I was raised between the green trees and blue lakes of the upper Midwest, which set my trajectory and planted my core appreciation and knowledge of the fundamentals of materials and the presence they evoke. I studied and completed my Bachelor of Science with the focus of Interior Design, with the ambition that I could manifest spaces that are habitable arts. I continued my Master of Fine Arts, focused on Ecological Architecture. And then Master’s Program with creative drive, artisanal charm and craftmanship. I explored and exploited the essence of materials as it pertained to time, touch, and value.

In my twenties, I realized that architecture and interior design should build the physical world around us for the benefit of everyone. I’d felt the need to create built environments with positive social impact. To design soulful and interesting places that embrace and celebrate the complexities of the real world. This realization fully crystalized one day seated on a small commuter plane, next to a middle-aged car salesman, flying from one Middle America town to another. I would find motive. An over dressed man with French cuffs, clad in a desperately showy suit for a Thursday evening flight, was about to tell me how. This gentleman described in intricate detail the patient room that the mother of his sons lived in, during her final days. He talked about the walls in the Intensive Care units that witnessed her sons kissing their mother goodbye, and he smiled when he recalled the Dale Chihuly yellow & green glass chandelier that had briefly animated his late wife’s eyes. The building and its partitions, windows, egresses, textiles, stones, and artworks surrounded, held, and supported her body, as she died. All the details he recounted to me were the work of the Architecture firm that I was now on my 4th day of employment with.

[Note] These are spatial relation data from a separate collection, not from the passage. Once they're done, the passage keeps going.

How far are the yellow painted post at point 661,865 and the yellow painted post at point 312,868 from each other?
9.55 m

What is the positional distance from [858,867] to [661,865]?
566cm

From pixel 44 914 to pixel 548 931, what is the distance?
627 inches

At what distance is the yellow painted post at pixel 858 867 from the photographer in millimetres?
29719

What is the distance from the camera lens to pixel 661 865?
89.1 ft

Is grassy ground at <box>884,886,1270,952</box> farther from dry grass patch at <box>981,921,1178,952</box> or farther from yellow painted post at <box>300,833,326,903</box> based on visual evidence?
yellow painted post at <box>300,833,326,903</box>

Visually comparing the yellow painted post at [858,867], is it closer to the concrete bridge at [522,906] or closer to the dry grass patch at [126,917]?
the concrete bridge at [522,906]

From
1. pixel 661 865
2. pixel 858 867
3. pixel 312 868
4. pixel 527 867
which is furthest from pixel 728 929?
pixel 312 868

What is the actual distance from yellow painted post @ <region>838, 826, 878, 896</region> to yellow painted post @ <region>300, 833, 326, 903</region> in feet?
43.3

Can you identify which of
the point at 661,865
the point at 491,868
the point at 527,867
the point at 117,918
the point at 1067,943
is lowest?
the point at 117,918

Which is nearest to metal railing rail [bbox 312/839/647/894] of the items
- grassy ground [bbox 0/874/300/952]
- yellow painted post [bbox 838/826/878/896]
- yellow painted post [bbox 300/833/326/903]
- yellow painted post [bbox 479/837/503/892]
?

It is the seemly arbitrary design decisions that in fact carry the weight of the healing, safety, pride, ownership, security, confidence, hope, and sometimes grief, of the patients, practitioners, staff, and family members that occupy a building. 

My practice, Sada, institutes the primary focus of listening to the client’s needs, and to echo those needs into outcomes. This is design as a social act of conscience that understands history, whilst creating something entirely new, to serve communities and their futures.

The design of interior buildings and space has cultivated my daily practice of design for almost 20 years. I infuse artistic sensibilities and an ethos of inclusivity, health, and wellbeing into all projects. I am driven with an empathetic, gregarious, and positive approach. I have a continued curiosity and passion, and a conception and construction of special and unusual places. Ingenuity and inspiration are used to make projects that are affordable and buildable. I have a portfolio of focused work with well-regarded international architectural practices and clients. Accomplished projects can be found in the United States, Asia, and the Middle East.